**Input**
━━━━━━━━━━
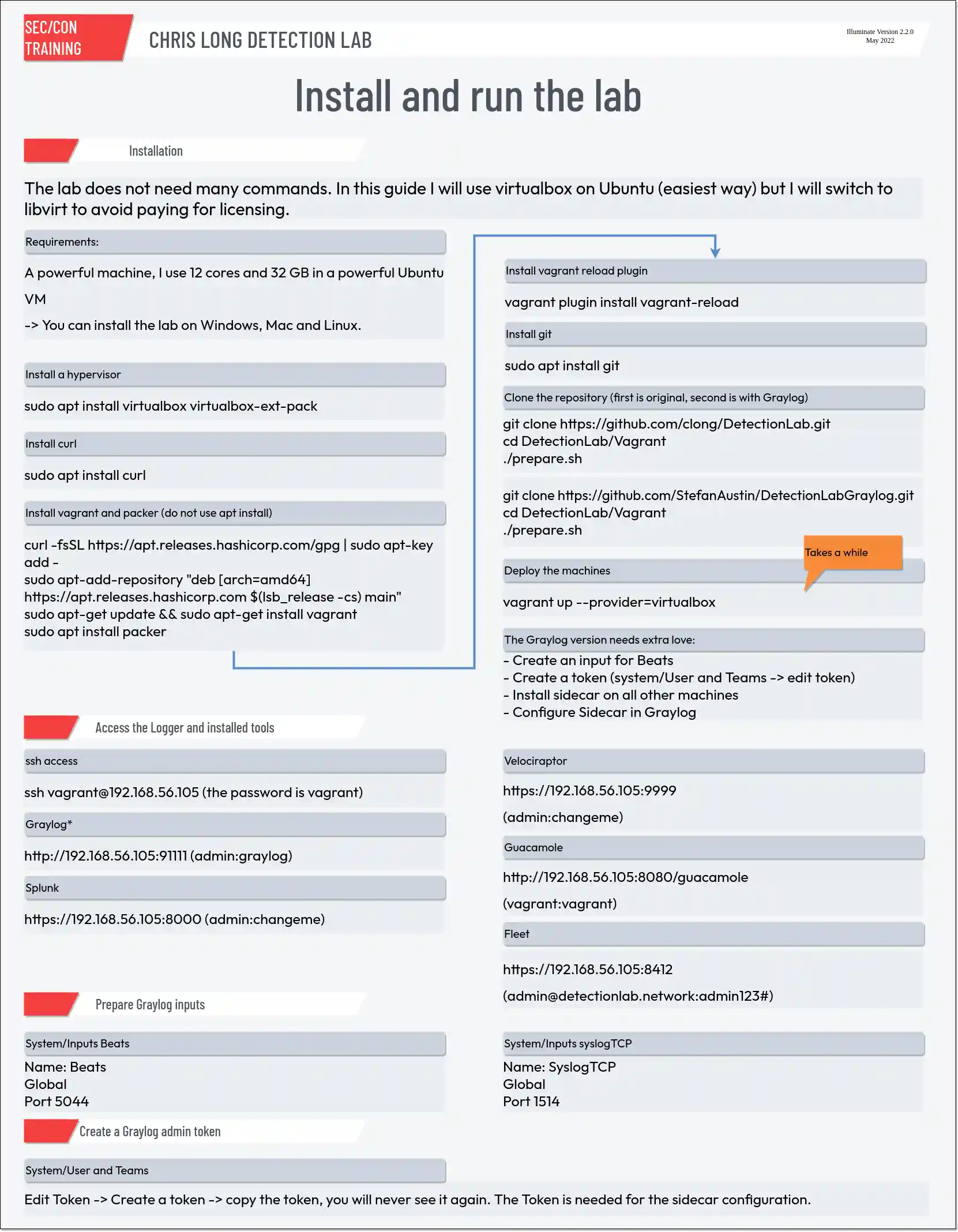 SEC/CON TRAINING

CHRIS LONG DETECTION LAB

Illuminate Version 2.2.0
May 2022

Install and run the lab

Installation

The lab does not need many commands. In this guide I will use virtualbox on Ubuntu (easiest way) but I will switch to libvirt to avoid paying for licensing.

Requirements:

A powerful machine, I use 12 cores and 32 GB in a powerful Ubuntu VM

-> You can install the lab on Windows, Mac and Linux.

Install a hypervisor

sudo apt install virtualbox virtualbox-ext-pack

Install curl

sudo apt install curl

Install vagrant and packer (do not use apt install)

curl -fsSL https://apt.releases.hashicorp.com/gpg | sudo apt-key add -
sudo apt-add-repository "deb [arch=amd64] https://apt.releases.hashicorp.com $(lsb_release -cs) main"
sudo apt-get update && sudo apt-get install vagrant
sudo apt install packer

Install vagrant reload plugin

vagrant plugin install vagrant-reload

Install git

sudo apt install git

Clone the repository (first is original, second is with Graylog)

git clone https://github.com/clong/DetectionLab.git
cd DetectionLab/Vagrant
./prepare.sh

git clone https://github.com/StefanAustin/DetectionLabGraylog.git
cd DetectionLab/Vagrant
./prepare.sh

Takes a while

Deploy the machines

vagrant up --provider=virtualbox

The Graylog version needs extra love:

- Create an input for Beats
- Create a token (system/User and Teams -> edit token)
- Install sidecar on all other machines
- Configure Sidecar in Graylog

Access the Logger and installed tools

ssh access

ssh vagrant@192.168.56.105 (the password is vagrant)

Graylog*

http://192.168.56.105:91111 (admin:graylog)

Splunk

https://192.168.56.105:8000 (admin:changeme)

Velociraptor

https://192.168.56.105:9999

(admin:changeme)

Guacamole

http://192.168.56.105:8080/guacamole

(vagrant:vagrant)

Fleet

https://192.168.56.105:8412

(admin@detectionlab.network:admin123#)

Prepare Graylog inputs

System/Inputs Beats

Name: Beats
Global
Port 5044

System/Inputs syslogTCP

Name: SyslogTCP
Global
Port 1514

Create a Graylog admin token

System/User and Teams

Edit Token -> Create a token -> copy the token, you will never see it again. The Token is needed for the sidecar configuration.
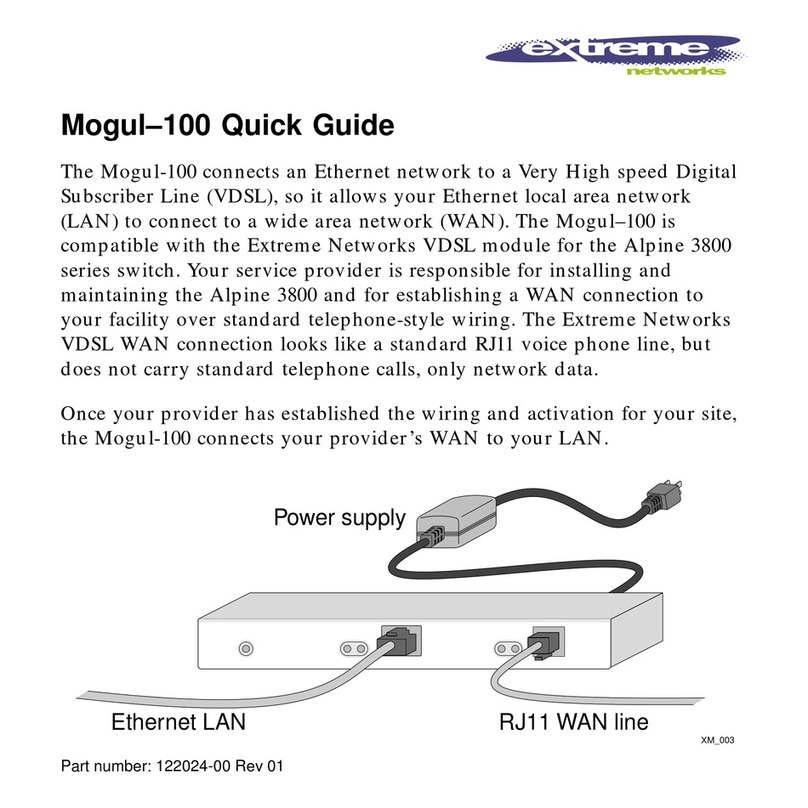 extreme networks

Mogul–100 Quick Guide

The Mogul-100 connects an Ethernet network to a Very High speed Digital Subscriber Line (VDSL), so it allows your Ethernet local area network (LAN) to connect to a wide area network (WAN). The Mogul–100 is compatible with the Extreme Networks VDSL module for the Alpine 3800 series switch. Your service provider is responsible for installing and maintaining the Alpine 3800 and for establishing a WAN connection to your facility over standard telephone-style wiring. The Extreme Networks VDSL WAN connection looks like a standard RJ11 voice phone line, but does not carry standard telephone calls, only network data.

Once your provider has established the wiring and activation for your site, the Mogul-100 connects your provider's WAN to your LAN.

Power supply

Ethernet LAN

RJ11 WAN line

XM_003

Part number: 122024-00 Rev 01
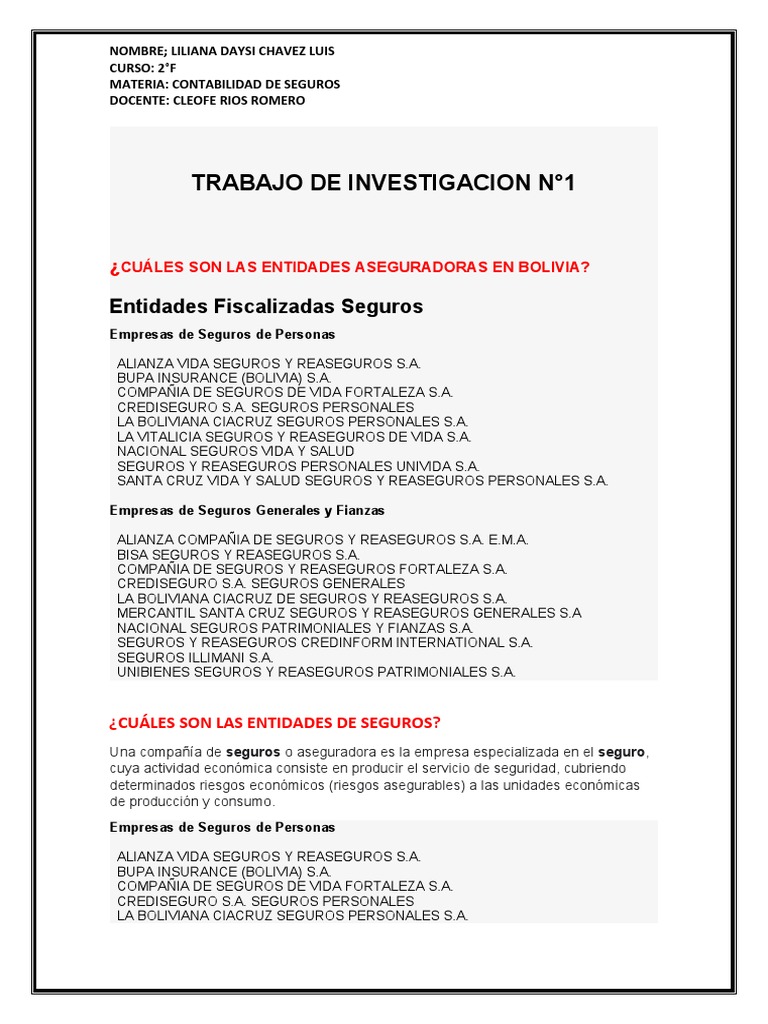 NOMBRE; LILIANA DAYSI CHAVEZ LUIS
CURSO: 2°F
MATERIA: CONTABILIDAD DE SEGUROS
DOCENTE: CLEOFE RIOS ROMERO

TRABAJO DE INVESTIGACION N°1

¿CUÁLES SON LAS ENTIDADES ASEGURADORAS EN BOLIVIA?

Entidades Fiscalizadas Seguros

Empresas de Seguros de Personas

ALIANZA VIDA SEGUROS Y REASEGUROS S.A.
BUPA INSURANCE (BOLIVIA) S.A.
COMPAÑIA DE SEGUROS DE VIDA FORTALEZA S.A.
CREDISEGURO S.A. SEGUROS PERSONALES
LA BOLIVIANA CIACRUZ SEGUROS PERSONALES S.A.
LA VITALICIA SEGUROS Y REASEGUROS DE VIDA S.A.
NACIONAL SEGUROS VIDA Y SALUD
SEGUROS Y REASEGUROS PERSONALES UNIVIDA S.A.
SANTA CRUZ VIDA Y SALUD SEGUROS Y REASEGUROS PERSONALES S.A.

Empresas de Seguros Generales y Fianzas

ALIANZA COMPAÑIA DE SEGUROS Y REASEGUROS S.A. E.M.A.
BISA SEGUROS Y REASEGUROS S.A.
COMPAÑIA DE SEGUROS Y REASEGUROS FORTALEZA S.A.
CREDISEGURO S.A. SEGUROS GENERALES
LA BOLIVIANA CIACRUZ DE SEGUROS Y REASEGUROS S.A.
MERCANTIL SANTA CRUZ SEGUROS Y REASEGUROS GENERALES S.A
NACIONAL SEGUROS PATRIMONIALES Y FIANZAS S.A.
SEGUROS Y REASEGUROS CREDINFORM INTERNATIONAL S.A.
SEGUROS ILLIMANI S.A.
UNIBIENES SEGUROS Y REASEGUROS PATRIMONIALES S.A.

¿CUÁLES SON LAS ENTIDADES DE SEGUROS?

Una compañía de seguros o aseguradora es la empresa especializada en el seguro, cuya actividad económica consiste en producir el servicio de seguridad, cubriendo determinados riesgos económicos (riesgos asegurables) a las unidades económicas de producción y consumo.

Empresas de Seguros de Personas

ALIANZA VIDA SEGUROS Y REASEGUROS S.A.
BUPA INSURANCE (BOLIVIA) S.A.
COMPAÑIA DE SEGUROS DE VIDA FORTALEZA S.A.
CREDISEGURO S.A. SEGUROS PERSONALES
LA BOLIVIANA CIACRUZ SEGUROS PERSONALES S.A.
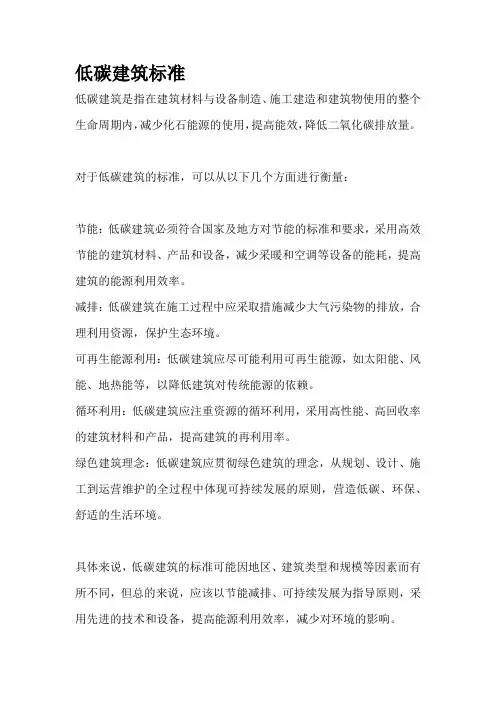 低碳建筑标准

低碳建筑是指在建筑材料与设备制造、施工建造和建筑物使用的整个生命周期内，减少化石能源的使用，提高能效，降低二氧化碳排放量。

对于低碳建筑的标准，可以从以下几个方面进行衡量：

节能：低碳建筑必须符合国家及地方对节能的标准和要求，采用高效节能的建筑材料、产品和设备，减少采暖和空调等设备的能耗，提高建筑的能源利用效率。

减排：低碳建筑在施工过程中应采取措施减少大气污染物的排放，合理利用资源，保护生态环境。

可再生能源利用：低碳建筑应尽可能利用可再生能源，如太阳能、风能、地热能等，以降低建筑对传统能源的依赖。

循环利用：低碳建筑应注重资源的循环利用，采用高性能、高回收率的建筑材料和产品，提高建筑的再利用率。

绿色建筑理念：低碳建筑应贯彻绿色建筑的理念，从规划、设计、施工到运营维护的全过程中体现可持续发展的原则，营造低碳、环保、舒适的生活环境。

具体来说，低碳建筑的标准可能因地区、建筑类型和规模等因素而有所不同，但总的来说，应该以节能减排、可持续发展为指导原则，采用先进的技术和设备，提高能源利用效率，减少对环境的影响。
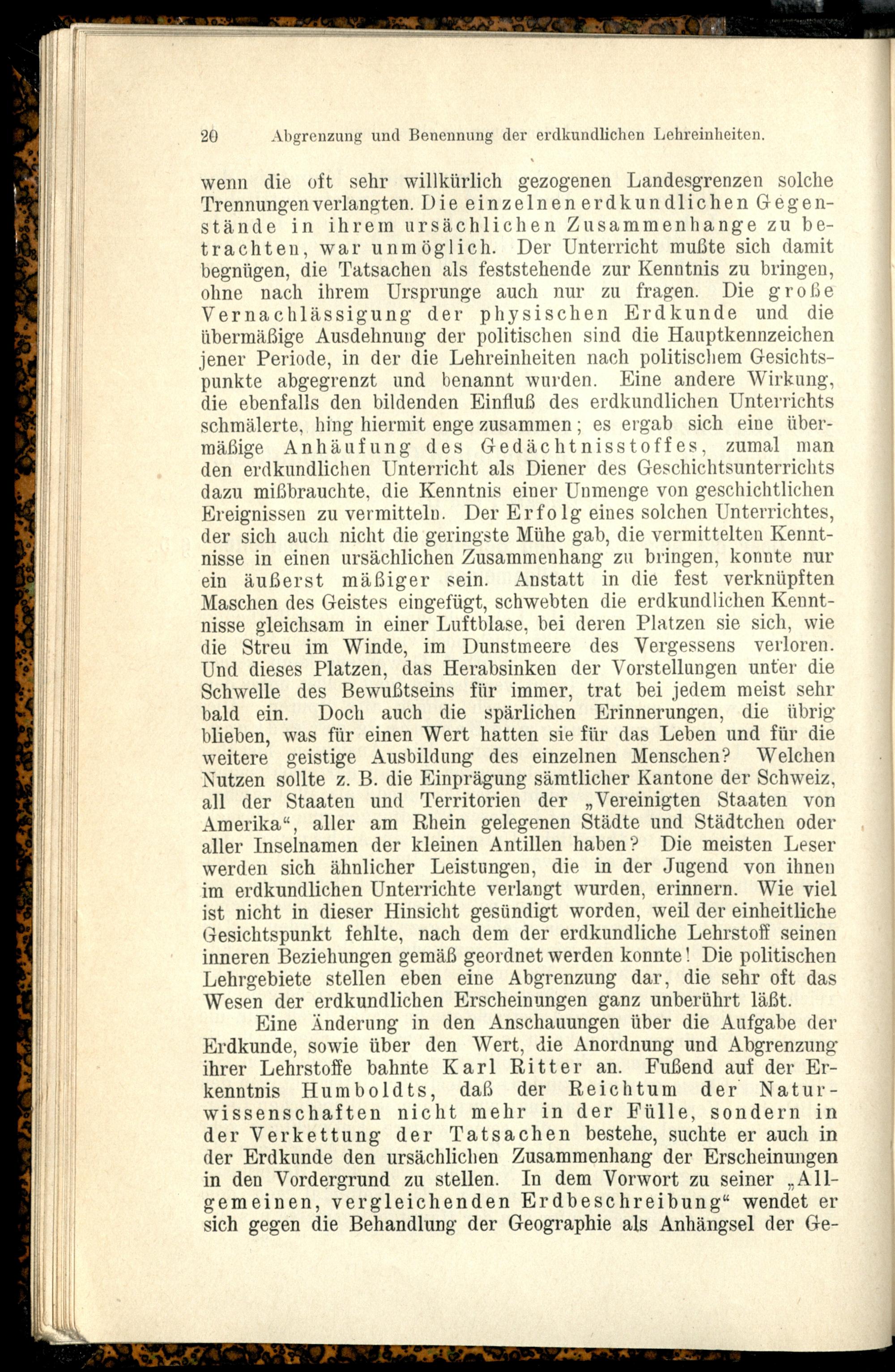 20 Abgrenzung und Benennung der erdkundlichen Lehreinheiten.

wenn die oft sehr willkürlich gezogenen Landesgrenzen solche Trennungen verlangten. Die einzelnen erdkundlichen Gegenstände in ihrem ursächlichen Zusammenhange zu betrachten, war unmöglich. Der Unterricht mußte sich damit begnügen, die Tatsachen als feststehende zur Kenntnis zu bringen, ohne nach ihrem Ursprunge auch nur zu fragen. Die große Vernachlässigung der physischen Erdkunde und die übermäßige Ausdehnung der politischen sind die Hauptkennzeichen jener Periode, in der die Lehreinheiten nach politischem Gesichtspunkte abgegrenzt und benannt wurden. Eine andere Wirkung, die ebenfalls den bildenden Einfluß des erdkundlichen Unterrichts schmälerte, hing hiermit enge zusammen; es ergab sich eine übermäßige Anhäufung des Gedächtnisstoffes, zumal man den erdkundlichen Unterricht als Diener des Geschichtsunterrichts dazu mißbrauchte, die Kenntnis einer Unmenge von geschichtlichen Ereignissen zu vermitteln. Der Erfolg eines solchen Unterrichtes, der sich auch nicht die geringste Mühe gab, die vermittelten Kenntnisse in einen ursächlichen Zusammenhang zu bringen, konnte nur ein äußerst mäßiger sein. Anstatt in die fest verknüpften Maschen des Geistes eingefügt, schwebten die erdkundlichen Kenntnisse gleichsam in einer Luftblase, bei deren Platzen sie sich, wie die Streu im Winde, im Dunstmeere des Vergessens verloren. Und dieses Platzen, das Herabsinken der Vorstellungen unter die Schwelle des Bewußtseins für immer, trat bei jedem meist sehr bald ein. Doch auch die spärlichen Erinnerungen, die übrig blieben, was für einen Wert hatten sie für das Leben und für die weitere geistige Ausbildung des einzelnen Menschen? Welchen Nutzen sollte z. B. die Einprägung sämtlicher Kantone der Schweiz, all der Staaten und Territorien der „Vereinigten Staaten von Amerika“, aller am Rhein gelegenen Städte und Städtchen oder aller Inselnamen der kleinen Antillen haben? Die meisten Leser werden sich ähnlicher Leistungen, die in der Jugend von ihnen im erdkundlichen Unterrichte verlangt wurden, erinnern. Wie viel ist nicht in dieser Hinsicht gesündigt worden, weil der einheitliche Gesichtspunkt fehlte, nach dem der erdkundliche Lehrstoff seinen inneren Beziehungen gemäß geordnet werden konnte! Die politischen Lehrgebiete stellen eben eine Abgrenzung dar, die sehr oft das Wesen der erdkundlichen Erscheinungen ganz unberührt läßt.

Eine Änderung in den Anschauungen über die Aufgabe der Erdkunde, sowie über den Wert, die Anordnung und Abgrenzung ihrer Lehrstoffe bahnte Karl Ritter an. Fußend auf der Erkenntnis Humboldts, daß der Reichtum der Naturwissenschaften nicht mehr in der Fülle, sondern in der Verkettung der Tatsachen bestehe, suchte er auch in der Erdkunde den ursächlichen Zusammenhang der Erscheinungen in den Vordergrund zu stellen. In dem Vorwort zu seiner „Allgemeinen, vergleichenden Erdbeschreibung“ wendet er sich gegen die Behandlung der Geographie als Anhängsel der Ge-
━━━━━━━━━━
**What is required**
Looking at the listing above, which lines run from the one containing "减排：低碳建筑在施工过程中应" through the one containing "20 Abgrenzung und"? Print exactly those, ends included, pictures excluded.

**Task solution**
减排：低碳建筑在施工过程中应采取措施减少大气污染物的排放，合理利用资源，保护生态环境。

可再生能源利用：低碳建筑应尽可能利用可再生能源，如太阳能、风能、地热能等，以降低建筑对传统能源的依赖。

循环利用：低碳建筑应注重资源的循环利用，采用高性能、高回收率的建筑材料和产品，提高建筑的再利用率。

绿色建筑理念：低碳建筑应贯彻绿色建筑的理念，从规划、设计、施工到运营维护的全过程中体现可持续发展的原则，营造低碳、环保、舒适的生活环境。

具体来说，低碳建筑的标准可能因地区、建筑类型和规模等因素而有所不同，但总的来说，应该以节能减排、可持续发展为指导原则，采用先进的技术和设备，提高能源利用效率，减少对环境的影响。
 20 Abgrenzung und Benennung der erdkundlichen Lehreinheiten.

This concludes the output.